Saturday, September 20, 2008
ABIMIN DOGUM GUNU
BUGUN ABIMIN DOGUM GUNU
Degerli Yaran
Her ne kadar “artik yazmayacagim” diyerek kendimize ve sizlere soz vermis, bu hususta togbe istigfar etmis isek de, yazmadan edemeyecegimiz konular da oluyor elbette.
Hayatimizin ortalik yerinde bir abi gercegimiz vardir ki, kendisine olan muhabbetimiz, ister istemez bizde, “gelde yazma” durumu yaratmaktadir. Usenmeyip bir miktar zorlansak, hakkinda degil roman, destan bile yazilabilinir kanaatindeyim.
BABAMİN OGLU
Muhtesem web sitesinin incelenmesinden de anlasilacagi uzere, kendisi nev-i sahsina munhasir denilecek turden, renk cumbusu bir adamdir. Sozu sohbeti bal kivamindadir. Boyle bir abi varligina sahip olmakla dostlarimizi kendimize gipta ettirip, dusmanlarimizi hasetlerinden cattadanak catlatmakta, toplar gibi de patlatmaktayizdir. Bedeni Amerika Birlesik Devletleri’nde mukimdir lakin, kahve fincani tabagi ebadindaki gozleri fezanin derinliklerinde, akli Culpan’da, fikri hastalarinda, gonlu Nilufer’de, ruhu memleketinde gezinmektedir. Bu karisik durumlar nedeniyle karizmasi tavana vurmustur.

◆ **Listelenen Veriler**
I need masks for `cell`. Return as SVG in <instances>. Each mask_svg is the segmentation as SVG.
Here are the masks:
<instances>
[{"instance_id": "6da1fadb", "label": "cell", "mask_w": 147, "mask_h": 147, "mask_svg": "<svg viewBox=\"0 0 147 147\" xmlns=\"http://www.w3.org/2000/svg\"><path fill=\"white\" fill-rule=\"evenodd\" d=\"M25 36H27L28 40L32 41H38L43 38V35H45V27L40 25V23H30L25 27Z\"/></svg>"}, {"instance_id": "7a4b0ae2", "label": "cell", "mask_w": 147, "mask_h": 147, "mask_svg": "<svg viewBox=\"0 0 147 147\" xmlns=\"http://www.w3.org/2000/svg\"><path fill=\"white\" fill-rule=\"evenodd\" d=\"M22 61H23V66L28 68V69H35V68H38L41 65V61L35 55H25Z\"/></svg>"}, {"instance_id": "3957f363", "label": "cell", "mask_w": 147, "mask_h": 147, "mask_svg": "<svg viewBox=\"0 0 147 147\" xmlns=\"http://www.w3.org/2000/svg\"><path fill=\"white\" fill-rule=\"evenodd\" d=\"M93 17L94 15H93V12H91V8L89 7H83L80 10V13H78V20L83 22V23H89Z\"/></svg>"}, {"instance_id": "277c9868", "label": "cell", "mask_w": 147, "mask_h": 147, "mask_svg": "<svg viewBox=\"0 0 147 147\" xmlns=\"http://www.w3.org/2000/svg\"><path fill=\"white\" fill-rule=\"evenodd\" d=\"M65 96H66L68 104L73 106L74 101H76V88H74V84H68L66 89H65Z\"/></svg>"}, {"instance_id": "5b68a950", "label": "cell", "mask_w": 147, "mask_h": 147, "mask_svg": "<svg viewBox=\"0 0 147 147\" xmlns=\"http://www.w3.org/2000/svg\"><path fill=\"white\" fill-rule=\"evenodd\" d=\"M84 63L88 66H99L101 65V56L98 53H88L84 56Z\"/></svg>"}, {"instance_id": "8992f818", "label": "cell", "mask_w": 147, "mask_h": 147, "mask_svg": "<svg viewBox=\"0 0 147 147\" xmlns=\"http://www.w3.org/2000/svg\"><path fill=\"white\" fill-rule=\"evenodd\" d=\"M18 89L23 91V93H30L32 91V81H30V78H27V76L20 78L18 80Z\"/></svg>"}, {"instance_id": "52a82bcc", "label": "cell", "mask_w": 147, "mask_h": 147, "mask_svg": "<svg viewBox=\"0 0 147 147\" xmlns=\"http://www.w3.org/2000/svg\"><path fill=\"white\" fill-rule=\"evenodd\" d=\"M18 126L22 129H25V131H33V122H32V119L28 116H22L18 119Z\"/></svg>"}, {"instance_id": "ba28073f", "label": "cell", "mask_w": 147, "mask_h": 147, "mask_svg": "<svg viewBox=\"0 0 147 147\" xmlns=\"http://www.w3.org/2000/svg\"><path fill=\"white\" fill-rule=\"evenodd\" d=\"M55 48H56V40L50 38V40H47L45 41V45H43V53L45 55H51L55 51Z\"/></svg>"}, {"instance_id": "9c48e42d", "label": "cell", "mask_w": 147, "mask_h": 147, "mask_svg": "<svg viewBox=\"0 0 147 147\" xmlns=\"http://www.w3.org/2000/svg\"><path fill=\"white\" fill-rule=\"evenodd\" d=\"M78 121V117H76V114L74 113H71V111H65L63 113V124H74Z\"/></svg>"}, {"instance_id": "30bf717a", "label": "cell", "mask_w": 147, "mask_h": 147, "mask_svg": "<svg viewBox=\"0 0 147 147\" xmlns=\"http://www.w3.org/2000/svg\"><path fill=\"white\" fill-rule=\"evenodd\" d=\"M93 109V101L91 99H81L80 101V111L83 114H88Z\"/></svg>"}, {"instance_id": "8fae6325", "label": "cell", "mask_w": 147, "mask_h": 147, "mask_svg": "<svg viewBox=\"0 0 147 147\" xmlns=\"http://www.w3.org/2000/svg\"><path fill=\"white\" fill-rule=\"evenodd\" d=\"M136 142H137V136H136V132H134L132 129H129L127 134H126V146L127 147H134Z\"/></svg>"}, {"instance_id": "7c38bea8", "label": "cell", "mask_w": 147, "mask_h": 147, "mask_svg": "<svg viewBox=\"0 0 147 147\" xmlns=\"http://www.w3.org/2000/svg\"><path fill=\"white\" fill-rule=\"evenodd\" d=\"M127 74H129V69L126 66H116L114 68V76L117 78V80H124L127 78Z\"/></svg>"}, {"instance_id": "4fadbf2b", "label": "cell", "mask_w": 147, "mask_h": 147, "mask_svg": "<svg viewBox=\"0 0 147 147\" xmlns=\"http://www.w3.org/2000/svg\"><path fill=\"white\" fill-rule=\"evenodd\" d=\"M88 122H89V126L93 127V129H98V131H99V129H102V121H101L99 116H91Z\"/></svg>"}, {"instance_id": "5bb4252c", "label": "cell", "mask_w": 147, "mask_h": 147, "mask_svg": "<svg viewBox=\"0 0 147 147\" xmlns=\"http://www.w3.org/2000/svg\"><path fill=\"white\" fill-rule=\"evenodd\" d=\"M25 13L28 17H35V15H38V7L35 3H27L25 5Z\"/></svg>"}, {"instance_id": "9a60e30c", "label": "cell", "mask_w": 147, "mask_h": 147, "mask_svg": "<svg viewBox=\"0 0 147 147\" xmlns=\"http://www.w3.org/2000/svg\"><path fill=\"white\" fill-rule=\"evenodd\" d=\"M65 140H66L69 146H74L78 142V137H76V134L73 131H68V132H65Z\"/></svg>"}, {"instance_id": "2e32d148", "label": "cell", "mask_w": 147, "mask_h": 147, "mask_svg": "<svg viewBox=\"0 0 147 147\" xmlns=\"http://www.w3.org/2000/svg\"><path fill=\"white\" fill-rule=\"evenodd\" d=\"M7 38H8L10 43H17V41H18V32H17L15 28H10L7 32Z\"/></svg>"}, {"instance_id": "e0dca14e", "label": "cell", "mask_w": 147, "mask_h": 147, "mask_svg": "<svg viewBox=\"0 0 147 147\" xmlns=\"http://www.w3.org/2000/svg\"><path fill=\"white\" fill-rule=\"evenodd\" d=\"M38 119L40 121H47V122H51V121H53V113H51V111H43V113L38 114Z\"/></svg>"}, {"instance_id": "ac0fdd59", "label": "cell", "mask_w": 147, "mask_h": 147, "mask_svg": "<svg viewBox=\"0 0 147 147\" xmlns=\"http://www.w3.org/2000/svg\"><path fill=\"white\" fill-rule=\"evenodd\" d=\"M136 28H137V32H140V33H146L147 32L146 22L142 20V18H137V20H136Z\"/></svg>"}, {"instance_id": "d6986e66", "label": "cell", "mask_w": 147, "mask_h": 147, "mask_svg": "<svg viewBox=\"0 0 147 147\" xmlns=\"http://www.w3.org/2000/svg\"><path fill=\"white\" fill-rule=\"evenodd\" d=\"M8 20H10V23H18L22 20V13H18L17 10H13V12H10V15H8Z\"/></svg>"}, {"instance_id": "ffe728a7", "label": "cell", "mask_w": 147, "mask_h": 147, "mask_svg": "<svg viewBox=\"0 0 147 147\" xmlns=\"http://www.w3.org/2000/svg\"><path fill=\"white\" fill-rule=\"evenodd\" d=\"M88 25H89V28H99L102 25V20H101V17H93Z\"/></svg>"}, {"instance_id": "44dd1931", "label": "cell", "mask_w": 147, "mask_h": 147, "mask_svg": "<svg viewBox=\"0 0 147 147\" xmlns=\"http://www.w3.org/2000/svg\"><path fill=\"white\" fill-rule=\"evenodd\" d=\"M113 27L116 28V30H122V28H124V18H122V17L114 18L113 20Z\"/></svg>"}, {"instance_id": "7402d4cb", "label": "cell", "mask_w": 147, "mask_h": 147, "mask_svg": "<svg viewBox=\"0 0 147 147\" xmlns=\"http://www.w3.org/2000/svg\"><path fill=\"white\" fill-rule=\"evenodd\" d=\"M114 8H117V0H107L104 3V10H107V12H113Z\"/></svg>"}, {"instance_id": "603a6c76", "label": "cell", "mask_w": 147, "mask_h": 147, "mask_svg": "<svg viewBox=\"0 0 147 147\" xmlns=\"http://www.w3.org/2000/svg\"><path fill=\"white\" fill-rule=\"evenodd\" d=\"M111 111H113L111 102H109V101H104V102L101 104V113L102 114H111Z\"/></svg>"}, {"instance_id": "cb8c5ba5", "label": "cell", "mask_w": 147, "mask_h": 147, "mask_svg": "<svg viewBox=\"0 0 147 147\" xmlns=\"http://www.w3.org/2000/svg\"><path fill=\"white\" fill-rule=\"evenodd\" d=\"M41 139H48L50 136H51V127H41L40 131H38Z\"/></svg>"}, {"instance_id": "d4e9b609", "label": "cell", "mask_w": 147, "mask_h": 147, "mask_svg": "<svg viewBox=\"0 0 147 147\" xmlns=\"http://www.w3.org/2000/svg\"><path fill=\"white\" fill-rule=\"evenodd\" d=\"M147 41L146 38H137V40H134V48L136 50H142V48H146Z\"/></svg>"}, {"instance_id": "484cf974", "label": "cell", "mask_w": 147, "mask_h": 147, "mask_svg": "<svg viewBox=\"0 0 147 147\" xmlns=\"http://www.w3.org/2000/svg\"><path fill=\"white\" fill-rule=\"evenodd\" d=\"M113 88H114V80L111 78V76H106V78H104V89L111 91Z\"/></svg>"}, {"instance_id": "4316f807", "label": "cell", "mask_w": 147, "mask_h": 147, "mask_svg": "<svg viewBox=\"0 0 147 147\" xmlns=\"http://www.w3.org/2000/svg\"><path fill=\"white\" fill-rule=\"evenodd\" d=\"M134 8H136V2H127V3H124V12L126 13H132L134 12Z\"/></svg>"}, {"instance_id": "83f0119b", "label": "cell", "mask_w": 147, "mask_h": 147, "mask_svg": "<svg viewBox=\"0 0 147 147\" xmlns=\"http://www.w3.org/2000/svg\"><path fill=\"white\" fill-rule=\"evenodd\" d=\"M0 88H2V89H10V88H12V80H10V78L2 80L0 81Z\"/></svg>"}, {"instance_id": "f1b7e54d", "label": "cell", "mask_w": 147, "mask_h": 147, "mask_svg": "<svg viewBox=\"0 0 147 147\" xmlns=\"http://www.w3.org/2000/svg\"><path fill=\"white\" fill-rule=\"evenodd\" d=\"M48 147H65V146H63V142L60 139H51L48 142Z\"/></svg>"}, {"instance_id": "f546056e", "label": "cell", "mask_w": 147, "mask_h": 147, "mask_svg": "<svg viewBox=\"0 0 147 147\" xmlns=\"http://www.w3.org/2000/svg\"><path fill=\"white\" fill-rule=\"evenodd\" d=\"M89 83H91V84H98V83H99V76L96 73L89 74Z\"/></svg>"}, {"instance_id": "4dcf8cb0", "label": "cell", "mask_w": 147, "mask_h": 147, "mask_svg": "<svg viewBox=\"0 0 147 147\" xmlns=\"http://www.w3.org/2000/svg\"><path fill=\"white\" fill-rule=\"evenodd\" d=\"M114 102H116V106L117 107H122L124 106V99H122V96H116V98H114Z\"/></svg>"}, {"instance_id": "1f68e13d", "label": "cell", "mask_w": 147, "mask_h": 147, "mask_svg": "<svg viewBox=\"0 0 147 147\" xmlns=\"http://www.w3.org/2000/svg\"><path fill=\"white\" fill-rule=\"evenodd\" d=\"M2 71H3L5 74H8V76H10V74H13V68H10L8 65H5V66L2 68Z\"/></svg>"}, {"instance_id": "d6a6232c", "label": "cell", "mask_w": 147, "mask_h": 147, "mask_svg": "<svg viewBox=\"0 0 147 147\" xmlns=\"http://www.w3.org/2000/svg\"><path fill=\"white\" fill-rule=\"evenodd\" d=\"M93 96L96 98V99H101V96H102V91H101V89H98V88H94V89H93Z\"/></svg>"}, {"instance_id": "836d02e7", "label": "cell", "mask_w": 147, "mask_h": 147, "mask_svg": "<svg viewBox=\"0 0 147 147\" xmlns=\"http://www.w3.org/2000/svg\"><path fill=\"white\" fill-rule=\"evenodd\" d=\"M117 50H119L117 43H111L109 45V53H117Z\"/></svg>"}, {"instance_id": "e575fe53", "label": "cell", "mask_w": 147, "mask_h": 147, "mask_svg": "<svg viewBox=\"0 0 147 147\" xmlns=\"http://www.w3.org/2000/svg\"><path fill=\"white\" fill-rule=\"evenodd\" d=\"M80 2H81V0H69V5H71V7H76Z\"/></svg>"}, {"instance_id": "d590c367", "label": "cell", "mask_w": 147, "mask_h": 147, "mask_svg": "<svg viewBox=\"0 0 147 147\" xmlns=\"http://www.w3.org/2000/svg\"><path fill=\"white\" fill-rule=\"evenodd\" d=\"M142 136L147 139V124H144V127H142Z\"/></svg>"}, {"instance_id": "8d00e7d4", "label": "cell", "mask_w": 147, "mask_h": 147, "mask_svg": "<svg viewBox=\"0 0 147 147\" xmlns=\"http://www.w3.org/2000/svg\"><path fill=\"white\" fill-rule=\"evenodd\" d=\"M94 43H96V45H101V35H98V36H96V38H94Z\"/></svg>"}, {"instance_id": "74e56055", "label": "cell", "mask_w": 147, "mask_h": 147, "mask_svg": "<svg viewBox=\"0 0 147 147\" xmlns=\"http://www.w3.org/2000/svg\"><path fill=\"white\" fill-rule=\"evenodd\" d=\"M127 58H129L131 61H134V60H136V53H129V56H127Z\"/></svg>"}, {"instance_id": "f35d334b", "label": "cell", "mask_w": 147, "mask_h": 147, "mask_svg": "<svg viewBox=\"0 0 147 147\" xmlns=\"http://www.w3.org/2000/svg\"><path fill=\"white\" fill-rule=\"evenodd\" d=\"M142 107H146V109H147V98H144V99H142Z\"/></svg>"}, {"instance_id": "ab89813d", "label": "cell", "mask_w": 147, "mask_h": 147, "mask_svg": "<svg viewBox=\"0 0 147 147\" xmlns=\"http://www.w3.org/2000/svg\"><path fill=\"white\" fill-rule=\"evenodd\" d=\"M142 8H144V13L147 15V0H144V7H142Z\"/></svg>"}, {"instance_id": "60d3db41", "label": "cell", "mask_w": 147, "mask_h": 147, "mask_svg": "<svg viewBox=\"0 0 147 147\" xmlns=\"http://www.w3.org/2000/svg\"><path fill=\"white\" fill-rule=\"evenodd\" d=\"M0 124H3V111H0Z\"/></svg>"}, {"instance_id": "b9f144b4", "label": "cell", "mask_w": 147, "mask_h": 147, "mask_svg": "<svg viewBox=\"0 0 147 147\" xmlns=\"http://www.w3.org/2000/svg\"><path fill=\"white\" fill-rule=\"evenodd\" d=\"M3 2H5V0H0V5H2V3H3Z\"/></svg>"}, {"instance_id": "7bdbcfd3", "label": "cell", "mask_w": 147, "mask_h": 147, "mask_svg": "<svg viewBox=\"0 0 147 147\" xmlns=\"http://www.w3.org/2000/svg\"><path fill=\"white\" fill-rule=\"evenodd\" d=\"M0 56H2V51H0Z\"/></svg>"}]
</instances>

◆ **Göreviniz**
Doğum günü yazısının "Saturday, September 20, 2008" sözleriyle başlayıp "bile yazilabilinir kanaatindeyim." sözlerine kadar süren bölümünü, "Degerli Yaran" yerine "Sevgili Dostlar" koyarak güncelleyip yeniden yazın.

◆ **Alıştırmanın Yanıtı**
Saturday, September 20, 2008
ABIMIN DOGUM GUNU
BUGUN ABIMIN DOGUM GUNU
Sevgili Dostlar
Her ne kadar “artik yazmayacagim” diyerek kendimize ve sizlere soz vermis, bu hususta togbe istigfar etmis isek de, yazmadan edemeyecegimiz konular da oluyor elbette.
Hayatimizin ortalik yerinde bir abi gercegimiz vardir ki, kendisine olan muhabbetimiz, ister istemez bizde, “gelde yazma” durumu yaratmaktadir. Usenmeyip bir miktar zorlansak, hakkinda degil roman, destan bile yazilabilinir kanaatindeyim.